第四十九話 昼下がり
1
沖田が遅い昼飯をモソモソ食べていると、山南が部屋に入ってきた。
「あら、沖田くん。今頃、お昼?」
沖田が箸を止めて、顔を上げる。
「ああ、サンナンさん。ちっと野暮用で」
「あらま・・沖田くんが野暮用なんて」
山南の声が少し低くなる。
「ひょっとしてカノジョでも出来たのかしら」
「やめてくだせぇ。田舎侍を相手にする京娘なんかいませんよ」
沖田がゲンナリした顔で答える。
「そんなことないわよ。沖田くんモテるわよぉー、その気になれば」
山南が沖田のそばに座る。
「いらねぇですよ。どのみち女にゃ縁がねぇ」
「そんなひからびたこと言っちゃって」
「・・サンナンさん」
味噌汁をすすりながら沖田が言った。
「なぁに?」
「異人・・見たことありますか?」
「異人?あるわよ。山下の居留地の辺りが物騒になって、一時、呼ばれたことがあるじゃない」
横浜村の居留地で、攘夷浪士による襲撃事件が立て続けに起きたことがあった。
「どんな感じですかね、異人ってなぁ」
沖田が訊いた。
「そうねぇ。まぁ、やっぱり全然違うわよね。髪の色もみんな違うし、目の色だって。それになんてったってデカイわ」
「・・・・」
「異人がどうかしたの?」
山南が不思議そうに訊く。
沖田が何かに興味を示すことが珍しい。
「いや・・京の町じゃあ、全く見ませんね」
「そりゃあ、天皇様が大の夷狄嫌いだし。攘夷志士がウロついてて、観光したくても危なくて出来ないわよ。幕府の要人以外は来ないわ」
「・・ですね」
沖田は箸を置いた。
「ごっつぉーさん」
2
部屋に戻った山南は考え込んでいる。
畳の上には、薫と環の制服、シンのショックガンと腕時計が並べてある。
薫と環の制服は、面倒になった土方が山南に押し付けたものだ。
ショックガンと時計は、山南がシンから「念のため」と言って預かった。
シンはこれを「おもちゃの鉄砲」と言ったが、山南はそう思っていない。
おもちゃは、元の形に似せて作るものである。
これは模倣性がなさ過ぎる。
レプリカではない、オリジナルの作りである。
腕時計は蓋がカッチリと閉まって、中は見えない。
山南は試しにショックガンを構えてみるが、トリガーがびくとも動かない。
「・・・」
(やっぱりおもちゃなのかしら)
山南はショックガンを畳の上に戻す。
シンがあっさりショックガンを山南に渡したのは、セーフティーロックされているからだ。

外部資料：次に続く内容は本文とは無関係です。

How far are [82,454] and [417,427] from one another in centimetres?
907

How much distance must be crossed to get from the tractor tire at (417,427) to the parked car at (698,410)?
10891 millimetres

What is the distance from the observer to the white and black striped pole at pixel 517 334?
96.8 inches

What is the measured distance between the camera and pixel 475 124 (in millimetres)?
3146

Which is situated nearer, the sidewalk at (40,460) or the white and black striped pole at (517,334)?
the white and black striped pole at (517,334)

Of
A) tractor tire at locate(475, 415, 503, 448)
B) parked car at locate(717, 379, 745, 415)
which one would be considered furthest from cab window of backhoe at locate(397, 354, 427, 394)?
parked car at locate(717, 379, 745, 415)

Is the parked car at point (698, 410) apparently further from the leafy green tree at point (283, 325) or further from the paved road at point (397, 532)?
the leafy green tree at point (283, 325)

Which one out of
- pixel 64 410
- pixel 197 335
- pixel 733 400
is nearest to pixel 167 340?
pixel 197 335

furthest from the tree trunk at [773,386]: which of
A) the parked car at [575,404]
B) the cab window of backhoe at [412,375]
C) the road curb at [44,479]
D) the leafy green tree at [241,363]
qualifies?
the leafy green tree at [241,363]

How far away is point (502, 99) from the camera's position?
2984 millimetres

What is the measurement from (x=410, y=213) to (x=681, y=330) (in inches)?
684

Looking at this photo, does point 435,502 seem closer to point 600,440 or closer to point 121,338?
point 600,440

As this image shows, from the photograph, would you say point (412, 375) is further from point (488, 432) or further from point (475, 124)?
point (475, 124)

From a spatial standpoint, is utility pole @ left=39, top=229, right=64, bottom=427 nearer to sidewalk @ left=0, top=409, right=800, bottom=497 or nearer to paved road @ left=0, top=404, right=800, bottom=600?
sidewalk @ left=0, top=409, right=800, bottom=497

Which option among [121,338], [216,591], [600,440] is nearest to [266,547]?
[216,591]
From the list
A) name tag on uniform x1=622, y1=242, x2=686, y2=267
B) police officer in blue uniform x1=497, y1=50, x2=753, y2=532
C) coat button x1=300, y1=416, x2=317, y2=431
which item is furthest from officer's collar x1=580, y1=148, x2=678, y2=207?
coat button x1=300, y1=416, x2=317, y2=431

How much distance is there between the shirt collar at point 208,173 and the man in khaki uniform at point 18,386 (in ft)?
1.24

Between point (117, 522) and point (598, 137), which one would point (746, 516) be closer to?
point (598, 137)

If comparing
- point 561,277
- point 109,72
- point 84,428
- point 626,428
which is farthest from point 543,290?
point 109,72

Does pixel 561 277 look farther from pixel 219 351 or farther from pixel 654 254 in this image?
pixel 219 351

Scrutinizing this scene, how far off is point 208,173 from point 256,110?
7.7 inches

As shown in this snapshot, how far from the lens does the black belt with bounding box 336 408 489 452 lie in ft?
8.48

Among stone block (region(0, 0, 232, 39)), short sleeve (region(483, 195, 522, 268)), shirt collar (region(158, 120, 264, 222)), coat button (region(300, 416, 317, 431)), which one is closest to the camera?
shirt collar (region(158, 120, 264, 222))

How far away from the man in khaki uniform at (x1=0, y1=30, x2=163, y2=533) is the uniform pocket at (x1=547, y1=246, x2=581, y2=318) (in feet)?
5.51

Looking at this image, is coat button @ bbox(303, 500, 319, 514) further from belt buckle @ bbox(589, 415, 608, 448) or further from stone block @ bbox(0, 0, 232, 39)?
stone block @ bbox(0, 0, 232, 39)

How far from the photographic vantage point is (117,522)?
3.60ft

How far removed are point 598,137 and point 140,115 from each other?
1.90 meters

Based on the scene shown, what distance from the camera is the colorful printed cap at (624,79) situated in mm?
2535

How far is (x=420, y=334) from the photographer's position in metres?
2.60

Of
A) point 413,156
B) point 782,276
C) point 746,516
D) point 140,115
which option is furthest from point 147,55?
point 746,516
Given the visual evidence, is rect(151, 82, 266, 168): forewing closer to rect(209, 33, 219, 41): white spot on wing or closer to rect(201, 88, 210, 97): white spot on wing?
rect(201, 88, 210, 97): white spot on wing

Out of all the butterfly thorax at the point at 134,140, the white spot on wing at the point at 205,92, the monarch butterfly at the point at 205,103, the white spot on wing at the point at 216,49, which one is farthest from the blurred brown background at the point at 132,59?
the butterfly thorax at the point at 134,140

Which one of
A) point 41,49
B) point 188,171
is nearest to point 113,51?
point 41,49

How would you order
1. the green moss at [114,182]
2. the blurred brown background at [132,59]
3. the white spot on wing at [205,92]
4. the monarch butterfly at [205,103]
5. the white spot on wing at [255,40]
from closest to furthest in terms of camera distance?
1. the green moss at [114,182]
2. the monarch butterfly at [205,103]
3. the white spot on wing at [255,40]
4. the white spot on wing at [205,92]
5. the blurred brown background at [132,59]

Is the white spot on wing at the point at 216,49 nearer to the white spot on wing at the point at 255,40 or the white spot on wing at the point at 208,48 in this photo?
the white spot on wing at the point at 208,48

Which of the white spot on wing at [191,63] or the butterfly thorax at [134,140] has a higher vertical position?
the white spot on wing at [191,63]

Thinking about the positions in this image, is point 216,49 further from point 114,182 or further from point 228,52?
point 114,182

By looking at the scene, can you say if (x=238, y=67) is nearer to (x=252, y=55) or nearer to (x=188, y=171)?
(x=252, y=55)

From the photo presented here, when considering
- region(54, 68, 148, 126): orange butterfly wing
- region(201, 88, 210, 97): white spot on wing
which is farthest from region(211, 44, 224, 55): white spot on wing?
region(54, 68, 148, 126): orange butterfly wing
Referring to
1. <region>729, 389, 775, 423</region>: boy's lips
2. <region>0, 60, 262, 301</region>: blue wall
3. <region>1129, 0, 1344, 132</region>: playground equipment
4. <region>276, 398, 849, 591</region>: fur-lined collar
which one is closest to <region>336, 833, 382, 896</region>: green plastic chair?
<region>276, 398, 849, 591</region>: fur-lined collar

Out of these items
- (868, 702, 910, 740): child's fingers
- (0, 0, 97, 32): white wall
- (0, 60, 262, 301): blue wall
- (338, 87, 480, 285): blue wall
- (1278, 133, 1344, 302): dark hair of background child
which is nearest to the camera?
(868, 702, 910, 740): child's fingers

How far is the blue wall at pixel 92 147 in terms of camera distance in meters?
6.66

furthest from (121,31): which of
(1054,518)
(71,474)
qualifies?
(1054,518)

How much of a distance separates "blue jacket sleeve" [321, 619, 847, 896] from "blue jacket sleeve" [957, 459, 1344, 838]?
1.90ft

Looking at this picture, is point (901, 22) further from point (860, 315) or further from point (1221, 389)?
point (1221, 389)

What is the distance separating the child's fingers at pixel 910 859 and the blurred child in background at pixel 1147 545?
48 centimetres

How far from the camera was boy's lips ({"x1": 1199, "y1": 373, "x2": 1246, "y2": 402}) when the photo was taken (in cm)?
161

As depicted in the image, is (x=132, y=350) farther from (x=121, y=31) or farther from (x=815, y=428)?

ロック解除するには、トリガー部分にある生体認証をクリアしなくてはいけない。
このショックガンに登録されている生体認証者は、シンと赤城教授の2人だけだ。
他の者が手にしても、安全装置を解除しなければ撃つことはできない。
腕時計も、蓋の部分にある指紋認証をクリアしなくては開くことができない。
時計にはICチップが埋め込まれ、ワームループの座標計算式が記録されている。
認証登録者以外の人間にとっては、ショックガンも腕時計も無用の長物だ。
山南は小さく溜息をついて、薫と環の制服をチラリと見た。
こっちは正真正銘、無用の長物である。
3
昼飯の後、土方は部屋で一人思案している。
禁門の変の戦の最中に脱走した隊士や、野戦続きで病気になった隊士、ケガを負った隊士の欠員補充のことである。
禁門の変の戦功で、新選組には人件費の名目で幕府からご下賜があった。
長州戦に備えて、隊士の数を増やせということである。
新入隊士の募集をどうするか。
土方は、京ではなく江戸で新規隊士を募ることを考えている。
京は町民に幕府嫌いが多く、討幕派の長州藩に比較的同情的である。
徳川のお膝元である江戸の方が、当然、親幕派が多い。
だが、京からわざわざ東下して、江戸の道場を回って剣客を探すのは骨が折れる。
できれば先に当たりをつけておきたい。
やみくもに募集して回るよりは効率が良い。
一つ目に、思想にかぶれていない。
二つ目に、討幕派道場の出でない。
これが最低限の条件だが、さらに腕が立って命知らずの猛者となると難しい。
容易には見つからないだろう。
あぐらをかいて、腕組みをしながら土方はつぶやく。
「さて・・どうすっかなぁ」
土方という男、いつでも考えるのは新選組の強化と名を上げることばかりである。
脳内メーカーだったら「新、選、組」の3文字で、頭が埋めつくされてるかもしれない。